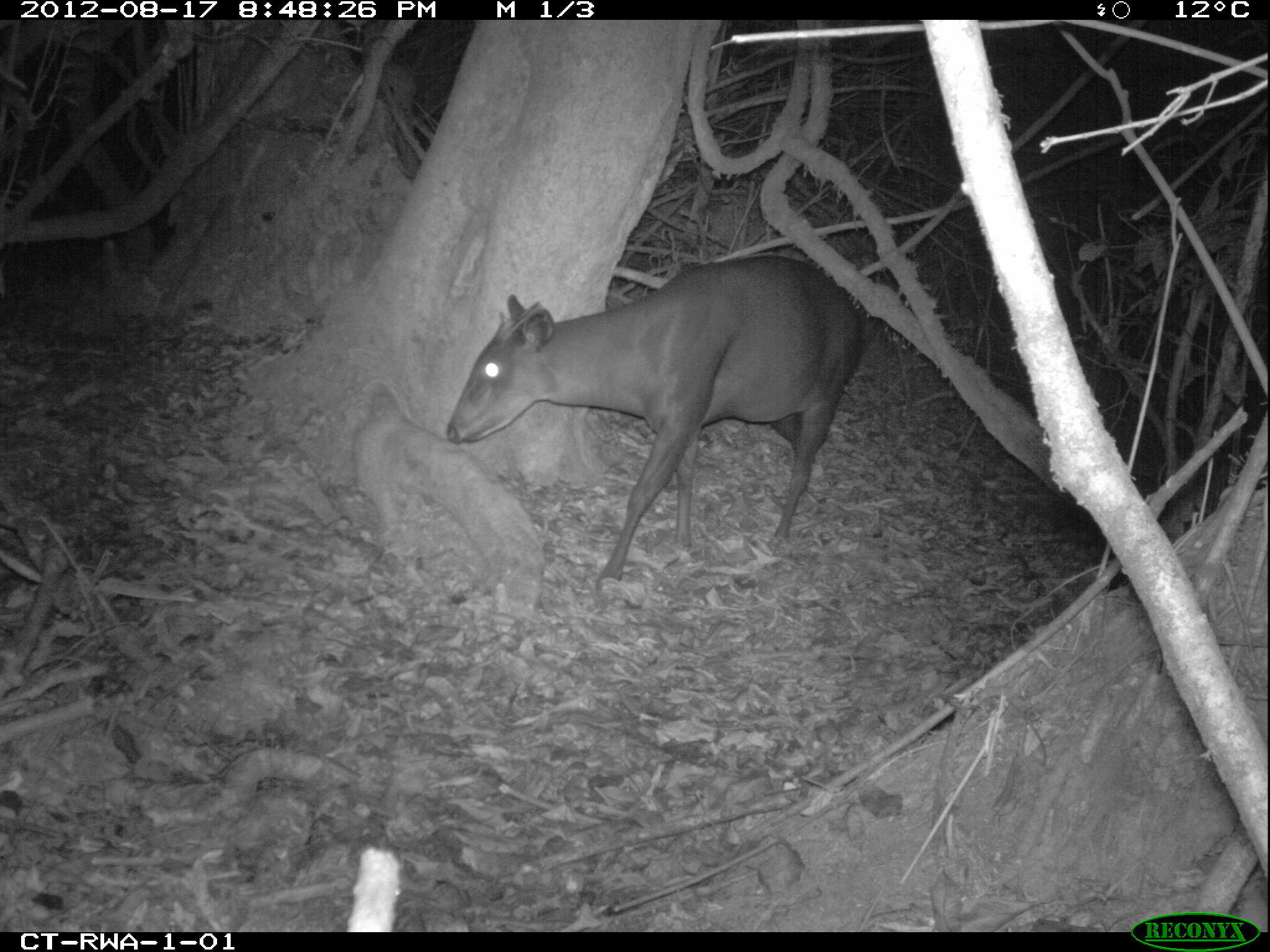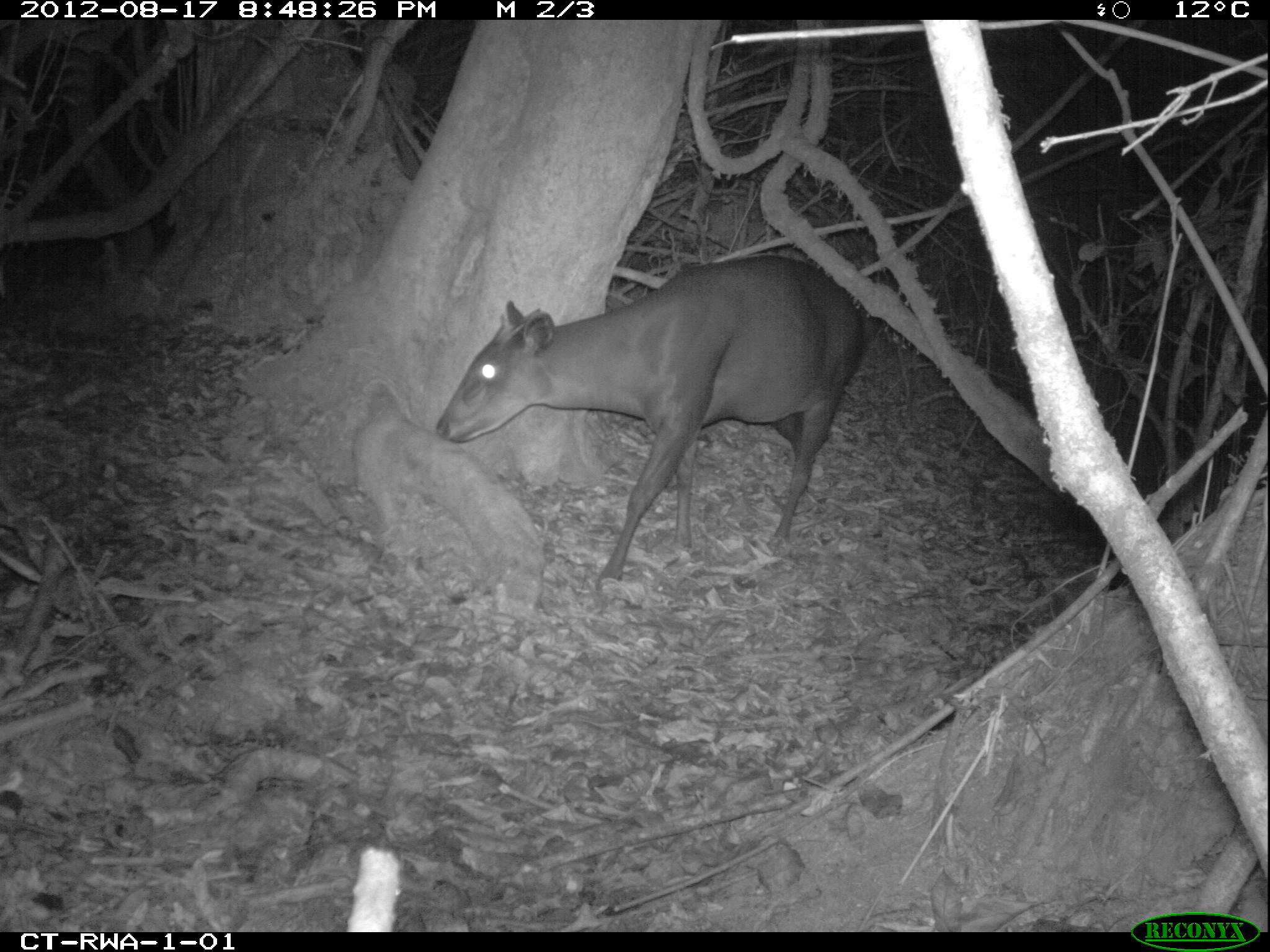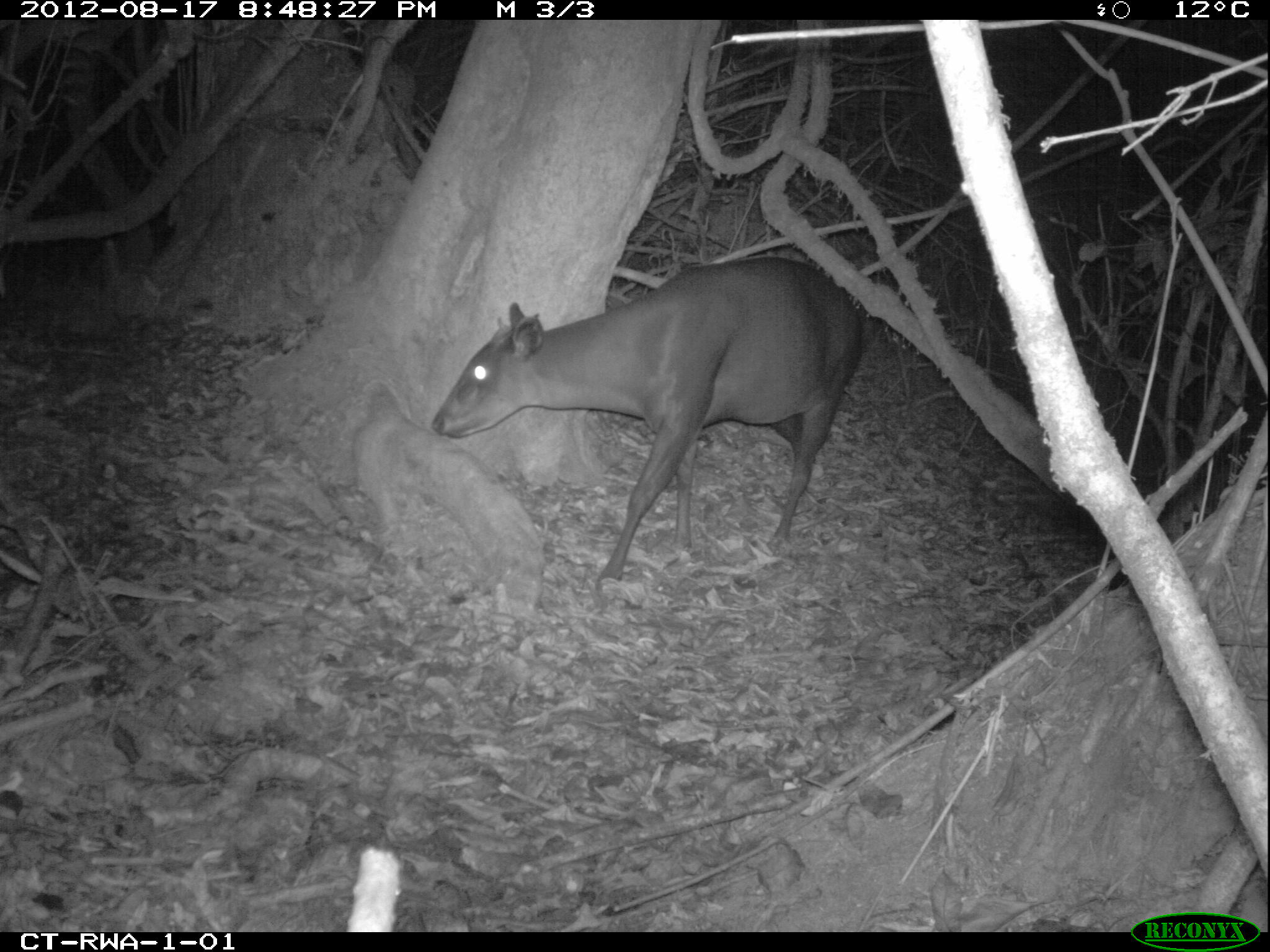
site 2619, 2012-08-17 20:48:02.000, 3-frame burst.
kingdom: Animalia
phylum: Chordata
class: Mammalia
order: Artiodactyla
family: Bovidae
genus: Cephalophus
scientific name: Cephalophus silvicultor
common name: light-backed duiker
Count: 1.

################

» What you have to do
A faithful copy of the lines from the line containing "class: Mammalia" to the end of the data should be set down, both ends included, and nothing more.

» Written response
class: Mammalia
order: Artiodactyla
family: Bovidae
genus: Cephalophus
scientific name: Cephalophus silvicultor
common name: light-backed duiker
Count: 1.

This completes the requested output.